Ao se ajoelhar, apoiando-se na espada, ele cumpre o seu próprio ideal de reinado: servir Mahishmati até o último instante. A postura, o olhar sereno, suas últimas palavras, “Salve Mahishmati”, emocionam não por mostrar a queda de um herói, mas por mostrar a entrega daquele que se oferece em sacrifício para restaurar a ordem.

 

E o gesto de não culpar Kattappa ou a rainha-mãe é o que o coloca acima de todos: ele vence o ódio pela misericórdia.

A estética como linguagem espiritual

Baahubali é uma epopeia em forma de cinema, e o que o diferencia dos filmes ocidentais contemporâneos não é apenas a estética, é a alma. O que alguns chamam de exagero é o modo indiano de lidar com o sagrado: eles não o escondem sob o verniz psicológico ou o realismo burguês, eles o celebram.

Foto: reprodução/Arka Media Works 

Essa grandiosidade – as multidões, os gestos, as danças, as cores – é a expressão visível de uma hierarquia invisível. A Índia apresenta em muitas produções uma consciência, mesmo que difusa, de que o mundo visível é sustentado por potências espirituais. Seu cinema não imita a aparência da realidade, ele imita o drama do ser. 

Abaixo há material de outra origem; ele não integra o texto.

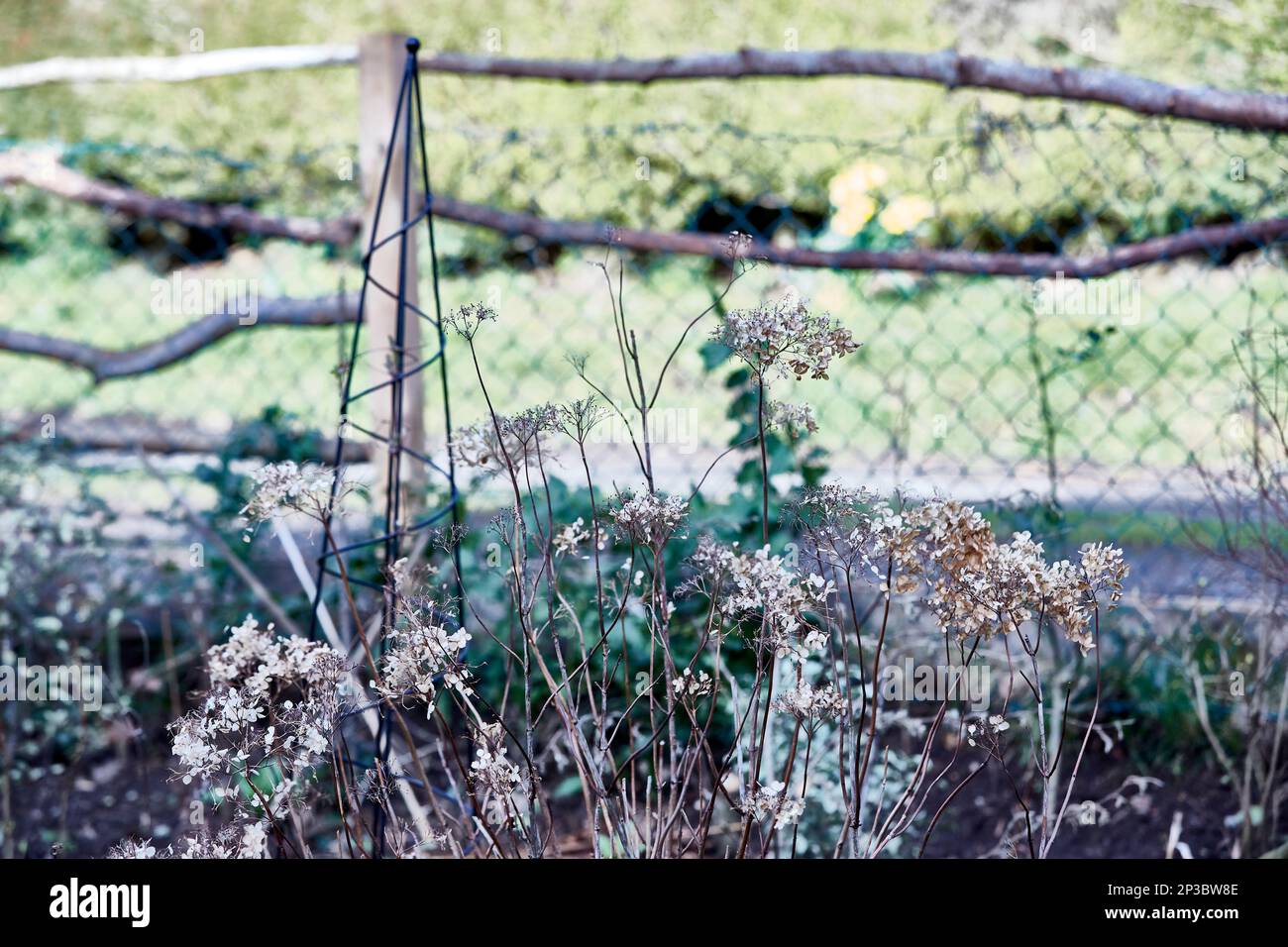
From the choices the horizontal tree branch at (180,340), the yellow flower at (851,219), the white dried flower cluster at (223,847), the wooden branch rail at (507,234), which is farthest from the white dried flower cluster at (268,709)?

O filme é construído com uma reverência estética que beira o sagrado. Cada plano é pensado como um ícone: cores, tecidos, arquitetura, gestos, tudo é simbólico.

A música e a coreografia de batalha lembram o teatro-dança clássico indiano (Kathakali, Bharatanatyam), no qual cada movimento tem um significado moral.

Foto: reprodução/Arka Media Works 

Rajamouli trabalha com a ideia de que o cinema pode ser o novo templo, e o espectador, o novo devoto. 

Baahubali – The Epic 

Em celebração aos 10 anos de lançamento do primeiro filme, diretor e estúdio se uniram mais uma vez para lançar uma nova edição de Baahubali. 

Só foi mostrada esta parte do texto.